We are a commune of inquiring, skeptical, politically centrist, capitalist, anglophile, traditionalist New England Yankee humans, humanoids, and animals with many interests beyond and above politics. Each of us has had a high-school education (or GED), but all had ADD so didn't pay attention very well, especially the dogs. Each one of us does "try my best to be just like I am," and none of us enjoys working for others, including for Maggie, from whom we receive neither a nickel nor a dime. Freedom from nags, cranks, government, do-gooders, control-freaks and idiots is all that we ask for.
If 9/11 had really changed us, there’d be a 150-story building on the site of the World Trade Center today. It would have a classical memorial in the plaza with allegorical figures representing Sorrow and Resolve, and a fountain watched over by stern stone eagles.

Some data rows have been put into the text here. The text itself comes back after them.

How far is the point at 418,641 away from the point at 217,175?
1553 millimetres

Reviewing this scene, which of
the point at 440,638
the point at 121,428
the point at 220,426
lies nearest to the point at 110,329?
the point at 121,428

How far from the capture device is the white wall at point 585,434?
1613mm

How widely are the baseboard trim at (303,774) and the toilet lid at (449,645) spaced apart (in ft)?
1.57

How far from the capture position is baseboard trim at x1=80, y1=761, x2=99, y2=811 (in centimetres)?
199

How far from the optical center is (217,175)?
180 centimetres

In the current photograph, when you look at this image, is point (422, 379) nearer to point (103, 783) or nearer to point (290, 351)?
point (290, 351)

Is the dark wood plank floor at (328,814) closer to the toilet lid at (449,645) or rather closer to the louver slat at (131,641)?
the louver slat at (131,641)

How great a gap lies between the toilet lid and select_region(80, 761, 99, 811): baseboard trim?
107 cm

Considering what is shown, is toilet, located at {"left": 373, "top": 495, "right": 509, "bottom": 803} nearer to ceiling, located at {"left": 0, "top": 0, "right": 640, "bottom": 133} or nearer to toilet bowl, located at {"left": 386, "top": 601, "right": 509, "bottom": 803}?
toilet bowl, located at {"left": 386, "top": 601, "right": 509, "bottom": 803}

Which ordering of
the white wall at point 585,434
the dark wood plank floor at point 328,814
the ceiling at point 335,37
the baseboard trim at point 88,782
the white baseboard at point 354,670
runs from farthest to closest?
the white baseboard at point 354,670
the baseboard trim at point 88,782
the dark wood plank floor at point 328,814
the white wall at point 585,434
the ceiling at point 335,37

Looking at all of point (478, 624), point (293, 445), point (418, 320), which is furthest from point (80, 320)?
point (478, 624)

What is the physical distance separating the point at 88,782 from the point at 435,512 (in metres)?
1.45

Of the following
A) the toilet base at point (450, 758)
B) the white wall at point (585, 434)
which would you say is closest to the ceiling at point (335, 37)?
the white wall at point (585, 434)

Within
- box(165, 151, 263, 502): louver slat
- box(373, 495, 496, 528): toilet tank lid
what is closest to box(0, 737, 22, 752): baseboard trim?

Instead there’s a pit, and arguments over the usual muted dolorous abstraction approved by the National Association of Grief Counselors. The Empire State Building took 18 months to build. During the Depression. We could do that again, but we don’t. And we don’t seem interested in asking why.
I heard the statistic about the Empire State Building this morning on Beck's radio show. It's amazing to me that so many of the things (including govt. projects) that were done in the '30s were done under budget and completed early. That would never happen today. The last example of that sort of productivity was the U-2. I can't find the time it took to build from a blank sheet of paper, but it was something ridiculous (especially by today's standards).

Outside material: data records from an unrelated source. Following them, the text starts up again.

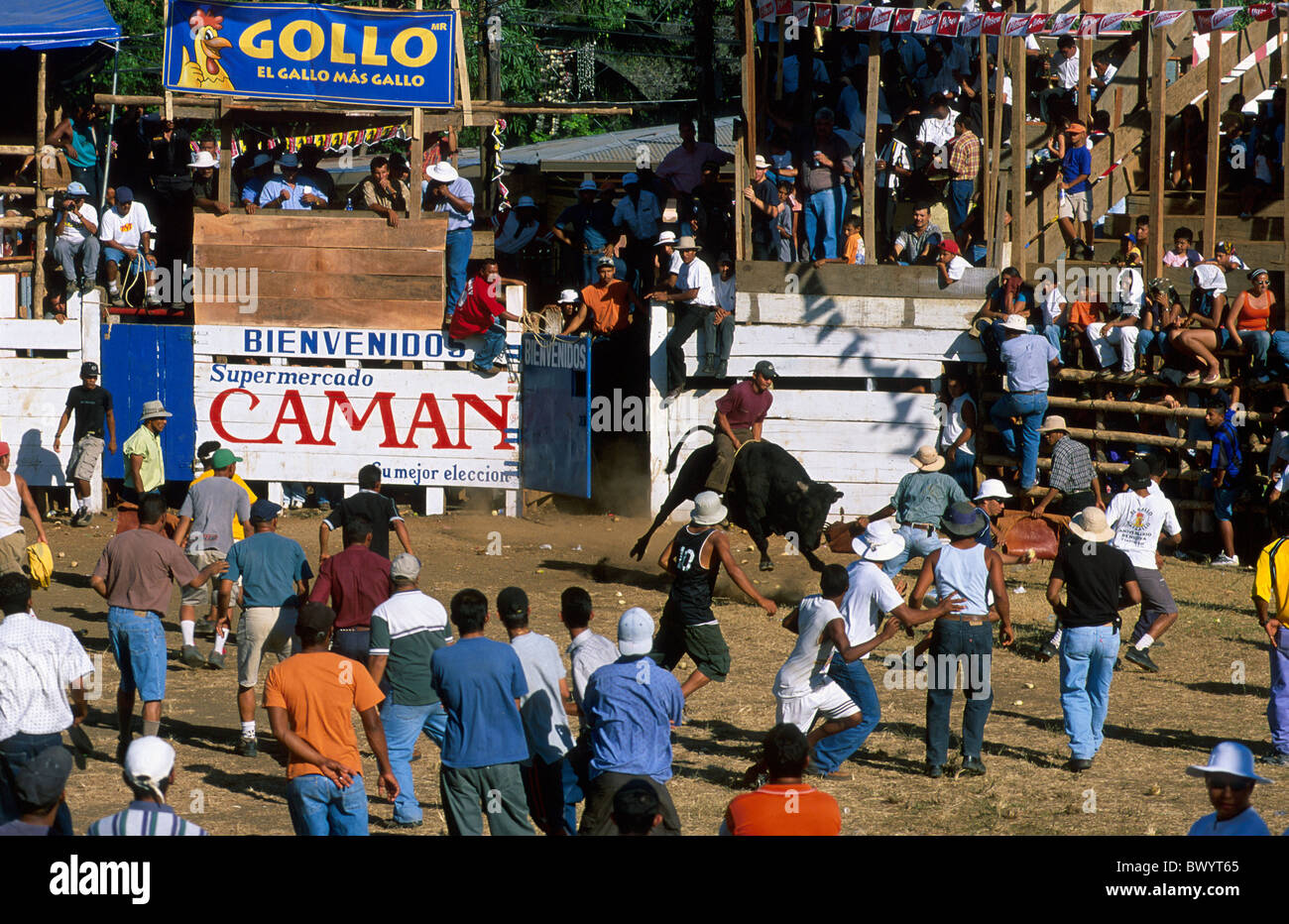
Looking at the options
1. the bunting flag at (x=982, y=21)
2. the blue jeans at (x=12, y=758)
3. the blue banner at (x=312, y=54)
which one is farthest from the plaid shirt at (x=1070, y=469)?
the blue jeans at (x=12, y=758)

I think all of this is a result of over politicization (including environmental regs) of everything. It's enough to make you cry for us. Of course, that the stock in trade of the left - politics. I think the greatest thing in the design of our government is that politics is minimized by the larger personal sphere of freedom. Sadly, that has been whittled away so that everything is political.
Part of the efficiency and speed with which building projects were finished in the 1930s is that those who were lucky enough to get work on the project were so grateful that they did their best and most accurate work. They knew that other skilled workers were lined up in unemployment lines just waiting for the chance to take the job if they screwed up.

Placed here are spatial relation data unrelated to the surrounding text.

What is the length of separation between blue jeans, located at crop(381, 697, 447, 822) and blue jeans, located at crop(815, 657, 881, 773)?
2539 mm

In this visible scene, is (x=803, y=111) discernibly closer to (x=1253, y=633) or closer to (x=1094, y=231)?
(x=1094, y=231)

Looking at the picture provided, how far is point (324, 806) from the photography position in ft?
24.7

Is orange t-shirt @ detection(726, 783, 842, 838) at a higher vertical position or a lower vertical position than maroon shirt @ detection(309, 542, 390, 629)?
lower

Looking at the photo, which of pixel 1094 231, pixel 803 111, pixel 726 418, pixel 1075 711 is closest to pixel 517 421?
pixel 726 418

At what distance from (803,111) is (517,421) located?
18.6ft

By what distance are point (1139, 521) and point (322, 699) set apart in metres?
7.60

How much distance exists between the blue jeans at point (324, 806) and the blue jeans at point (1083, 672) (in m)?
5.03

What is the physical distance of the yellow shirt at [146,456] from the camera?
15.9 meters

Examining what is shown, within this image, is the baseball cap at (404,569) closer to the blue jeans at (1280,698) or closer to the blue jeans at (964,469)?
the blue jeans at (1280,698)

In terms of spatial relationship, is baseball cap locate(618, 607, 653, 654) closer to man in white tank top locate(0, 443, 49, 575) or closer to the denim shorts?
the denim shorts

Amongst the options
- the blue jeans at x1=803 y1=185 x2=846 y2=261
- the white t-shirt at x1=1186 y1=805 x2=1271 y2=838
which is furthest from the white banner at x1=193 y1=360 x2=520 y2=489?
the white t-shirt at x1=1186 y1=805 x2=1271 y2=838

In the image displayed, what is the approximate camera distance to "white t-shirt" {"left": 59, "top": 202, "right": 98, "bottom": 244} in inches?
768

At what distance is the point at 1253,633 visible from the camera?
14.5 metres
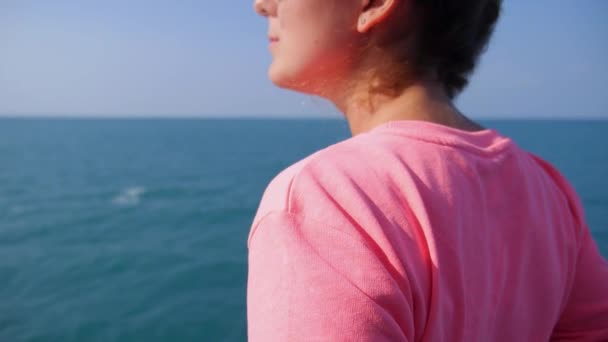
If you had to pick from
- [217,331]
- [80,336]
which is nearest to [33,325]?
[80,336]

Part of the WPA Art Project, one of the many government make-work projects, was a program to record in pictures America as it was in those parlous times. My first husband was a student of the artist Ben Shahn, who had helped to compile and select the best, and we spent many hours examining those wonderful photographs which, IIRC, are now in the Smithsonian. They are amazing in their evocative detail, and the delineation of a population which was vastly different from us in features, expressions and quiet desperation.
There were very few fat people back then. And virtually no fat children.We walked everywhere or took the street car or the bus. We were lucky if we had a radio, and of course there was almost no TV.
People joke now about the CCC and the WPA, but they did something valuable for our country. If you are ever in Washington D.C. for a pleasure trip, it is a treasure trove of the American past, both in the Smithsonian and the smaller museums, like the National Portrait Gallery, the Decatur Museum and the Phillips Collection. When I lived there for two years, I explored all of these as much as I could, and marveled over and over and what a great country we have.
That's a good point. Of course with the construction industry on its back again, you might expect similar efficiencies, but I don't think we'd get them. I wonder if people are more willing to rip off the government than they were in the '30s.